[题目要求] 逐字引用下方讲性能优化的文段全文，一字不改。

[所给文段]
性能优化

核心问题

瓶颈在哪里？优化值得吗？

先测量，再优化。不要猜测。

优化优先级

1. 算法选择     (10x - 1000x)   ← 最大收益
2. 数据结构     (2x - 10x)
3. 减少分配     (2x - 5x)
4. 缓存优化     (1.5x - 3x)
5. SIMD/并行    (2x - 8x)

警告：过早优化是万恶之源。先让代码跑起来，再优化热点。

测量工具

Benchmark

bash

# cargo bench
cargo bench
# criterion 统计基准测试

Profiling

工具	用途
`perf` / `flamegraph`	CPU 火焰图
`heaptrack`	分配追踪
`valgrind --tool=cachegrind`	缓存分析
`dhat`	堆分配分析

常见优化技术

1. 预分配

rust

// ❌ 每次增长都分配
let mut vec = Vec::new();
for i in 0..1000 {
    vec.push(i);
}

// ✅ 预分配已知大小
let mut vec = Vec::with_capacity(1000);
for i in 0..1000 {
    vec.push(i);
}

2. 避免 clone

rust

// ❌ 不必要的 clone
fn process(item: &Item) {
    let data = item.data.clone();
    // ...
}

// ✅ 使用引用
fn process(item: &Item) {
    let data = &item.data;
    // ...
}

3. 批量操作

rust

// ❌ 多次数据库调用
for user_id in user_ids {
    db.update(user_id, status)?;
}

// ✅ 批量更新
db.update_all(user_ids, status)?;

4. 小对象优化

rust

// 常用小集合用 SmallVec
use smallvec::SmallVec;
let mut vec: SmallVec<[u8; 16]> = SmallVec::new();
// 16 个以内不分配堆内存

5. 并行处理

rust

use rayon::prelude::*;
let sum: i32 = data
    .par_iter()

[原始数据]
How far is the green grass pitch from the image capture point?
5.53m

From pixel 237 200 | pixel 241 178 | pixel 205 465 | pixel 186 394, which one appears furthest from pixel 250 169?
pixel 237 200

[本题答案]
性能优化

核心问题

瓶颈在哪里？优化值得吗？

先测量，再优化。不要猜测。

优化优先级

1. 算法选择     (10x - 1000x)   ← 最大收益
2. 数据结构     (2x - 10x)
3. 减少分配     (2x - 5x)
4. 缓存优化     (1.5x - 3x)
5. SIMD/并行    (2x - 8x)

警告：过早优化是万恶之源。先让代码跑起来，再优化热点。

测量工具

Benchmark

bash

# cargo bench
cargo bench
# criterion 统计基准测试

Profiling

工具	用途
`perf` / `flamegraph`	CPU 火焰图
`heaptrack`	分配追踪
`valgrind --tool=cachegrind`	缓存分析
`dhat`	堆分配分析

常见优化技术

1. 预分配

rust

// ❌ 每次增长都分配
let mut vec = Vec::new();
for i in 0..1000 {
    vec.push(i);
}

// ✅ 预分配已知大小
let mut vec = Vec::with_capacity(1000);
for i in 0..1000 {
    vec.push(i);
}

2. 避免 clone

rust

// ❌ 不必要的 clone
fn process(item: &Item) {
    let data = item.data.clone();
    // ...
}

// ✅ 使用引用
fn process(item: &Item) {
    let data = &item.data;
    // ...
}

3. 批量操作

rust

// ❌ 多次数据库调用
for user_id in user_ids {
    db.update(user_id, status)?;
}

// ✅ 批量更新
db.update_all(user_ids, status)?;

4. 小对象优化

rust

// 常用小集合用 SmallVec
use smallvec::SmallVec;
let mut vec: SmallVec<[u8; 16]> = SmallVec::new();
// 16 个以内不分配堆内存

5. 并行处理

rust

use rayon::prelude::*;
let sum: i32 = data
    .par_iter()